Nano Labs, a Nasdaq-listed crypto infrastructure company, has announced a $500 million convertible note deal that it will use to acquire BNB as a strategic treasury reserve.
The Hong Kong-based firm, known for designing crypto mining chips, is targeting up to $1 billion worth of BNB, which will eventually put its holding at between 5% and 10% of the token’s entire circulating supply.
BNB Ecosystem Integration
The company’s aggressive move represents a major strategic pivot. It previously focused on Bitcoin (BTC), adopting it as a reserve asset and buying $5.5 million worth of the cryptocurrency late last year.
According to a press release, funding for the BNB accumulation will be provided through convertible notes that mature in 360 days.
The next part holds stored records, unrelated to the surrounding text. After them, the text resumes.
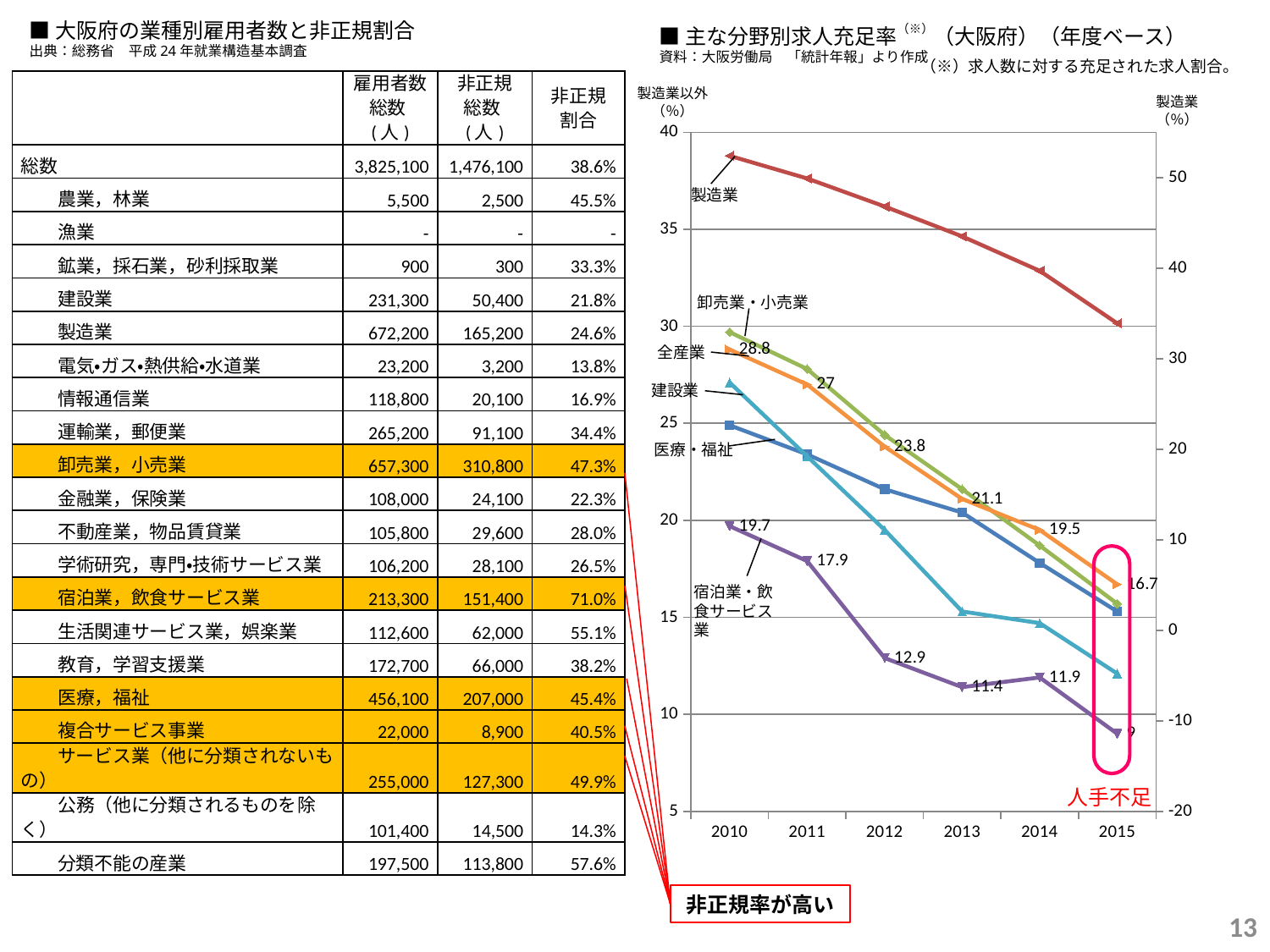
How many years are plotted on the x axis of the line chart on the right? 6 In the line chart on the right, does the 製造業 line rise or fall from 2010 to 2015? fall In the line chart on the right, by how much did the 全産業 value fall from 2010 to 2015? 12.1 In the line chart on the right, what is the value for 全産業 in 2010? 28.8 In the line chart on the right, is the value for 建設業 in 2015 greater or less than 15? less In the line chart on the right, what is the value for 宿泊業・飲食サービス業 in 2012? 12.9 In the line chart on the right, which is larger for 宿泊業・飲食サービス業: the 2013 value or the 2014 value? 2014 What kind of chart is shown on the right side of the slide? line chart What red annotation text is written near the 2015 values in the line chart on the right? 人手不足 In the line chart on the right, in which year is the 全産業 value highest? 2010 In the line chart on the right, what is the value for 宿泊業・飲食サービス業 in 2010? 19.7 In the line chart on the right, what is the value for 全産業 in 2015? 16.7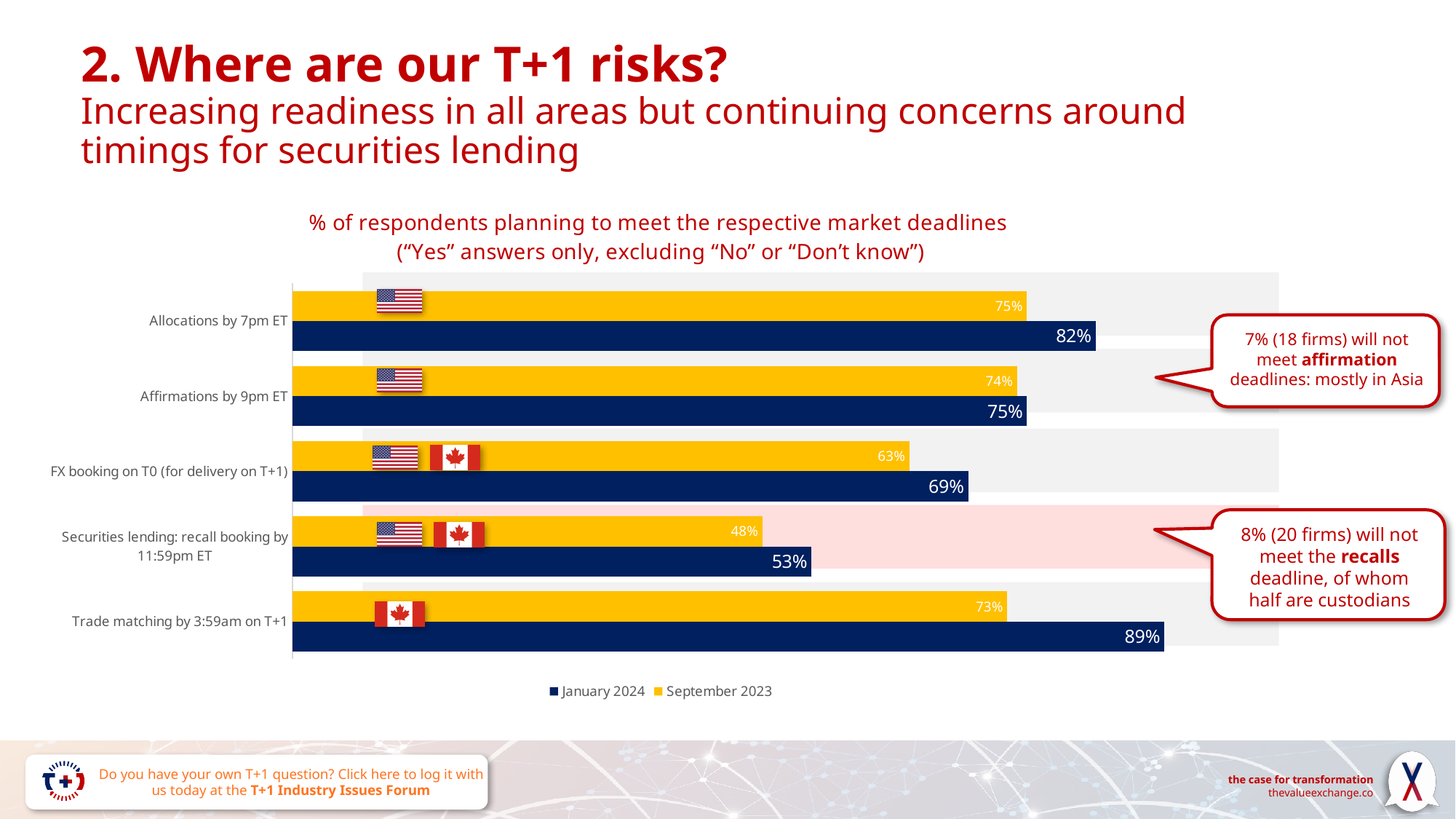
What is the January 2024 value for FX booking on T0 (for delivery on T+1)? 69% What is the January 2024 value for Allocations by 7pm ET? 82% What is the difference between the January 2024 and September 2023 values for Trade matching by 3:59am on T+1? 16% Which category has the lowest September 2023 value? Securities lending: recall booking by 11:59pm ET What is the difference between the January 2024 and September 2023 values for Affirmations by 9pm ET? 1% What is the September 2023 value for Securities lending: recall booking by 11:59pm ET? 48% How many categories are shown on the chart? 5 Which is larger: the January 2024 value for Allocations by 7pm ET or the January 2024 value for Affirmations by 9pm ET? Allocations by 7pm ET How many series does the legend list? 2 Which series is shown in yellow? September 2023 What kind of chart is shown on the slide? Bar chart Which category has the highest January 2024 value? Trade matching by 3:59am on T+1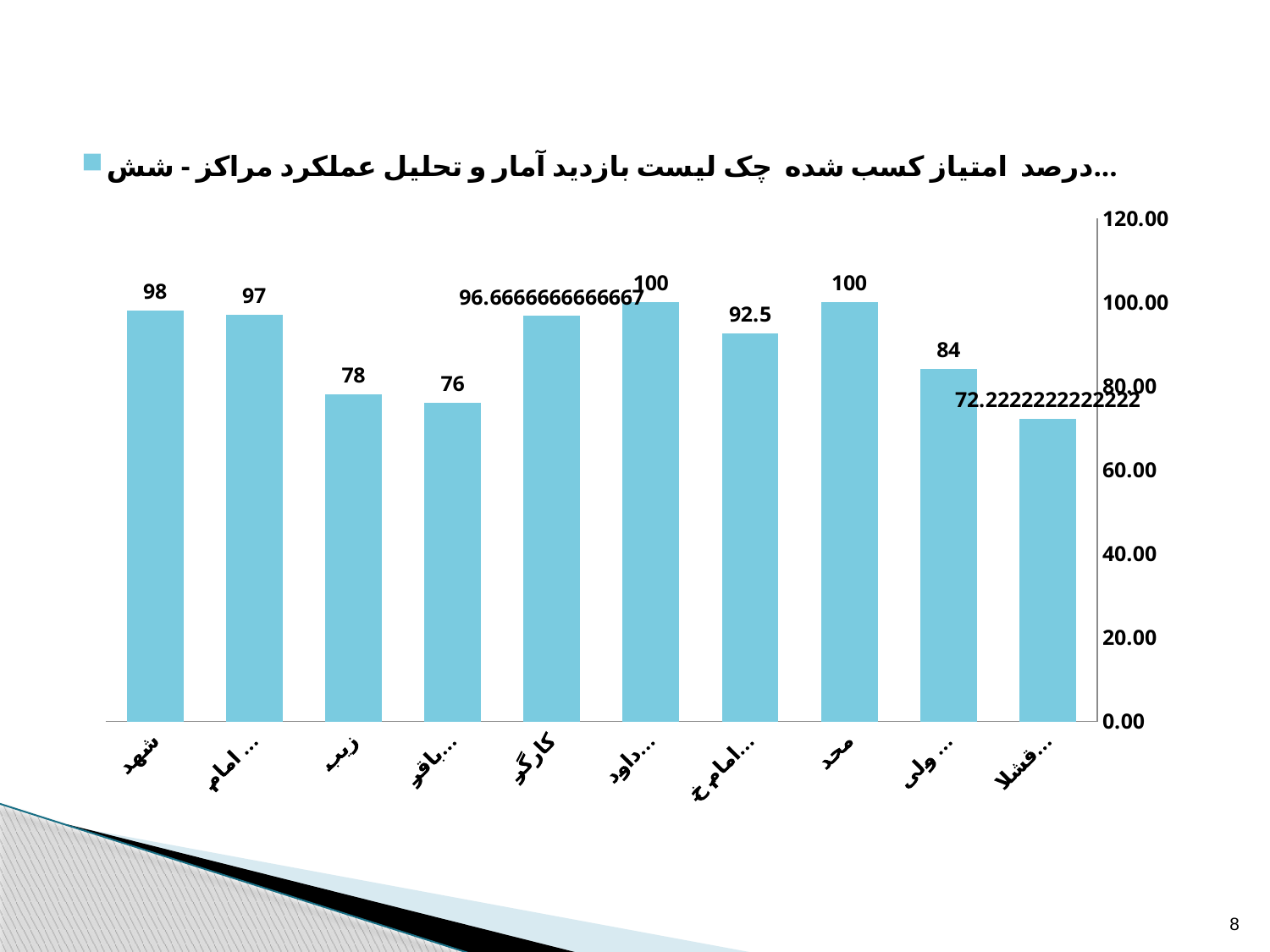
What is the value for کارگر? 96.6666666666667 Which is larger, the value for شهد or the value for کارگر? شهد How many series does the legend list? 1 What kind of chart is shown on the slide? bar chart What is the value for محد? 100 What is the highest value shown on the chart? 100 What is the value for شهد? 98 What is the lowest value shown on the chart? 72.2222222222222 How many bars are plotted on the chart? 10 How many bars reach the value 100? 2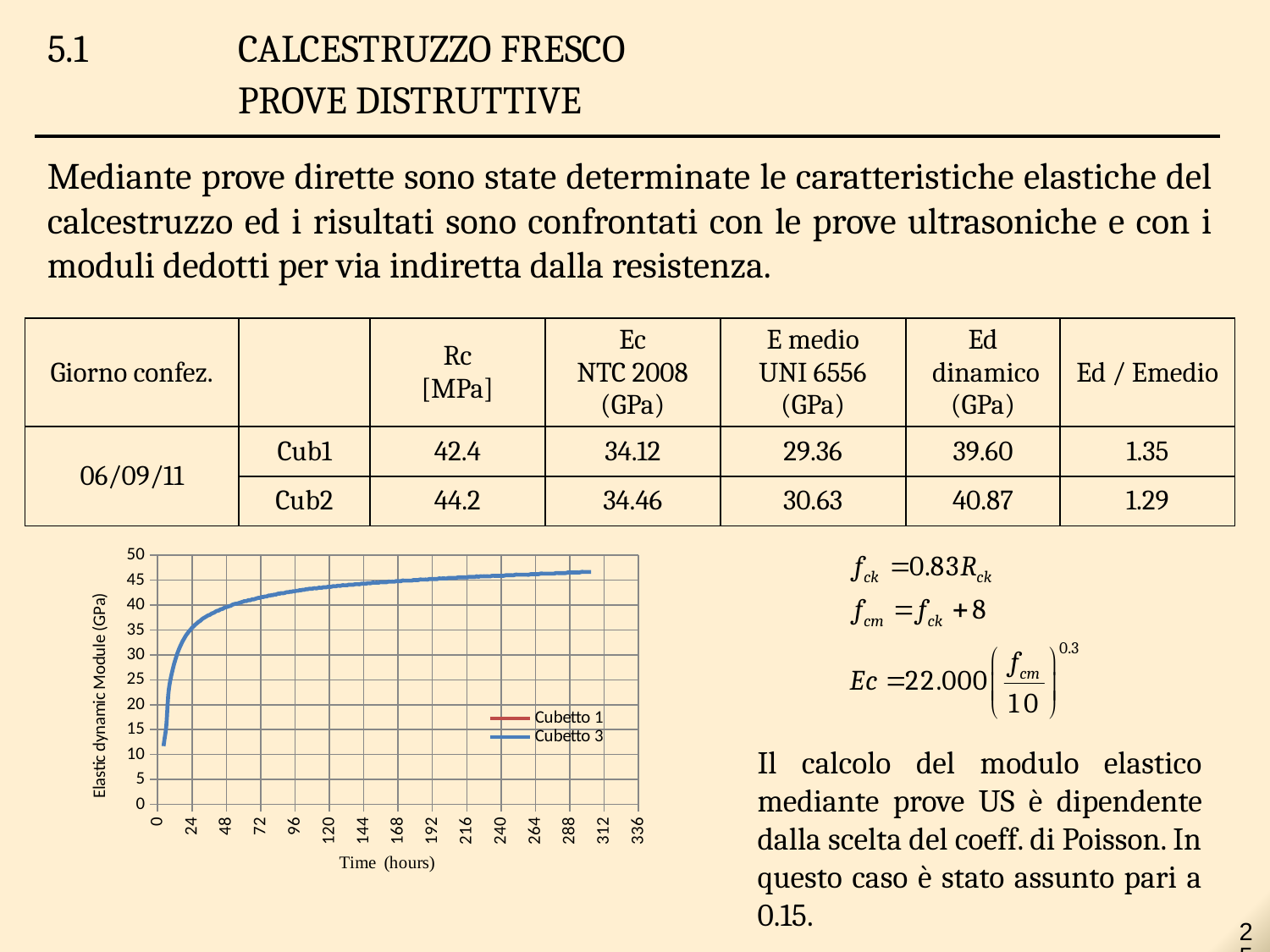
Is the value of the curve at 288 hours greater or less than 40? greater Is the value of the curve at 24 hours greater or less than 30? greater Is the starting value of the curve near 0 hours greater or less than 20? less How many series does the chart legend list? 2 Does the elastic dynamic module rise or fall as time increases along the x axis? rise What kind of chart is shown on the slide? line chart What are the two series named in the chart legend? Cubetto 1 and Cubetto 3 What is the label of the chart's y axis? Elastic dynamic Module (GPa) What is the highest value shown on the chart's y axis? 50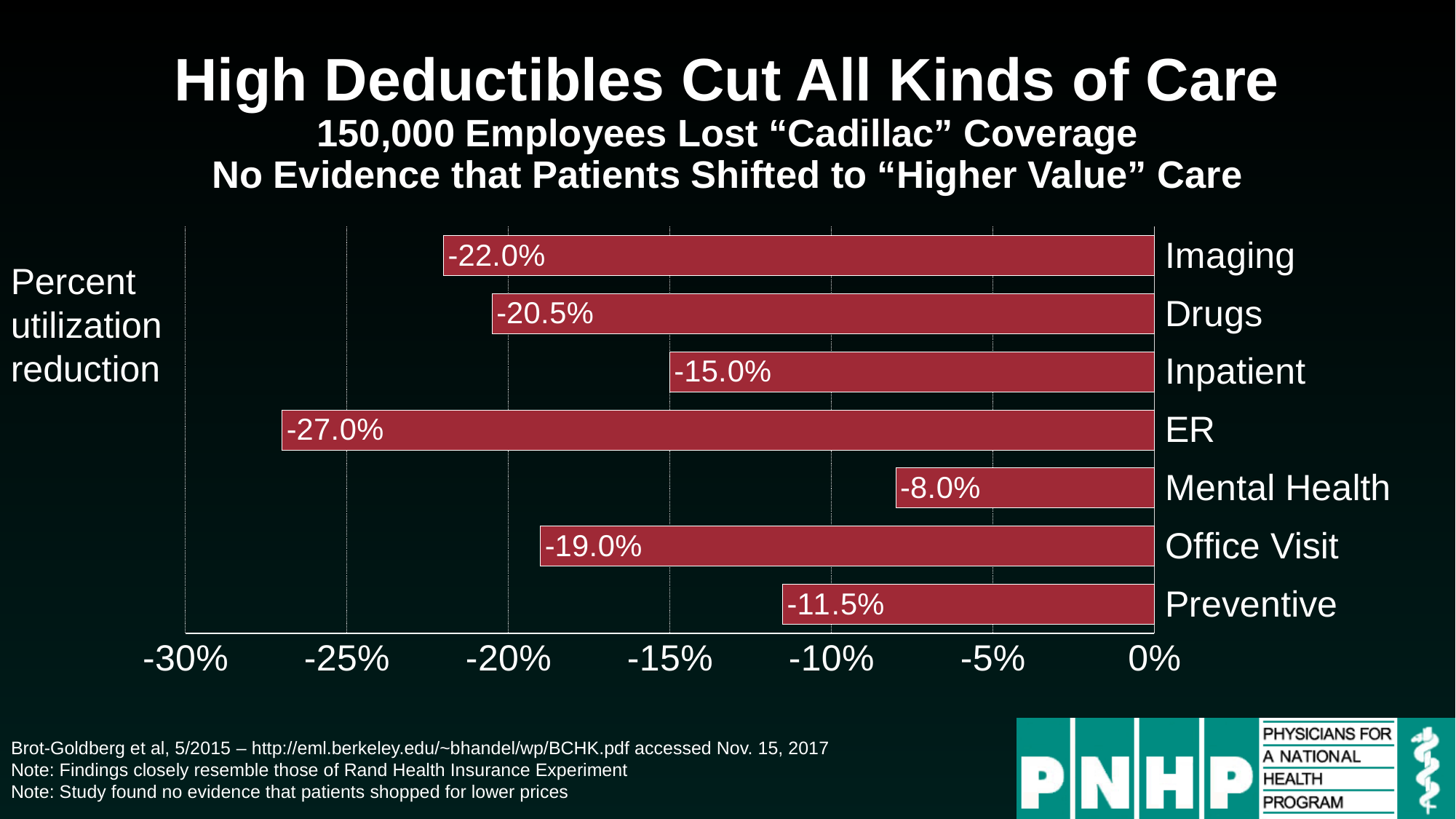
Which category shows the largest utilization reduction? ER What is the percent utilization reduction shown for Imaging? -22.0% Is the value for Preventive greater or less than -10%? less What does the label to the left of the chart say the values represent? Percent utilization reduction What is the value shown for Drugs? -20.5% What kind of chart is shown on the slide? Bar chart Which category shows the smallest utilization reduction? Mental Health Which category has a larger utilization reduction, Office Visit or Inpatient? Office Visit How many categories of care are shown in the chart? 7 By how many percentage points does the ER reduction exceed the Mental Health reduction? 19.0 percentage points What is the value shown for Preventive? -11.5% What value is labeled on the ER bar? -27.0%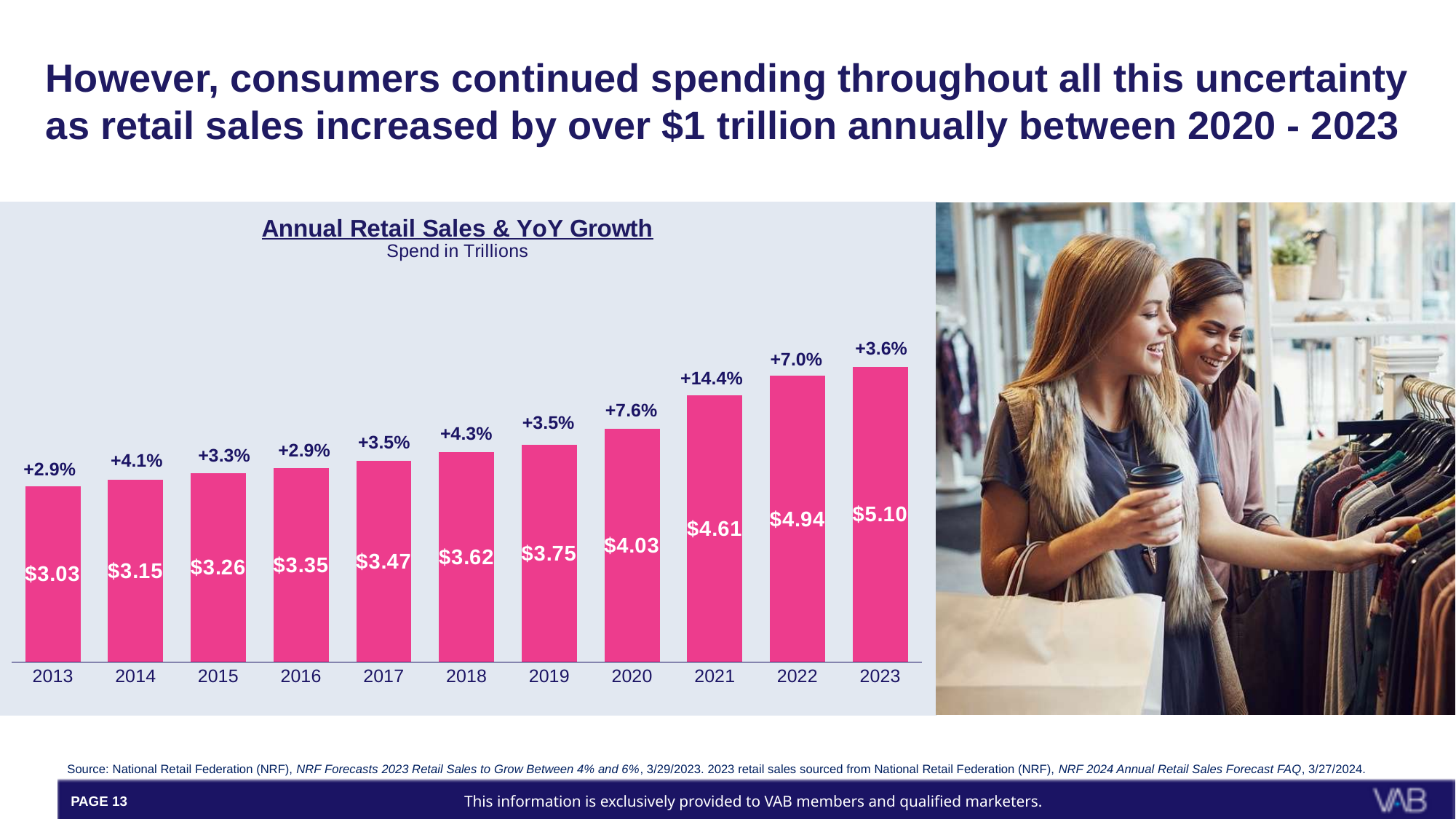
Which year has the lowest annual retail sales? 2013 How many years are shown on the x axis of the chart? 11 Which year has the highest annual retail sales? 2023 Which year had higher retail sales, 2018 or 2019? 2019 What is the title of the chart? Annual Retail Sales & YoY Growth What was the annual retail sales value in 2016? $3.35 What unit does the chart subtitle say the spend is in? Trillions Do the annual retail sales values rise or fall from 2013 to 2023? Rise What YoY growth percentage is shown above the 2021 bar? +14.4% What kind of chart is used to show Annual Retail Sales & YoY Growth? Bar chart What was the annual retail sales value in 2020? $4.03 What is the difference in retail sales between 2023 and 2020? $1.07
After that, they’ll be converted into Nano Labs shares at $20 each.
Applauding the initiative, Binance founder Changpeng Zhao clarified that none of his “affiliated entities” participated in the fundraiser, though he remains “extremely supportive.”
Nano Labs is also planning to apply for Hong Kong stablecoin licenses and has specifically mentioned building frameworks for Bitcoin and BNB.
The two developments suggest a cohesive strategy by the firm to position itself at the heart of Hong Kong’s burgeoning regulated crypto market, leveraging the recently passed Stablecoins Bill, which is set to become effective at the beginning of August.
Market Reaction
Since the announcement, Nano Labs’ stock has skyrocketed 163% in pre-market trading according to Google Finance, signaling intense investor interest.
However, the immediate impact on the price of BNB has been more measured. As of this writing, the token had seen a 3.3% increase in the 24 hours following the disclosure, to trade around $638. Nonetheless, this uptick occurred against a backdrop of recent weakness. BNB has been down 2.5% over the past seven days and 3.5% in the last month, underperforming the global crypto market, which is up a slight 0.10% weekly.
Furthermore, technical analysis prior to the news breaking indicated BNB was in a downtrend since being rejected at the $692 resistance in late May, with critical support levels at $630 and $600.
While the Nano Labs commitment provides fundamental support, BNB may still face an uphill battle to reclaim its bullish momentum and challenge its all-time high of $788.84, reached just seven months ago in December 2024.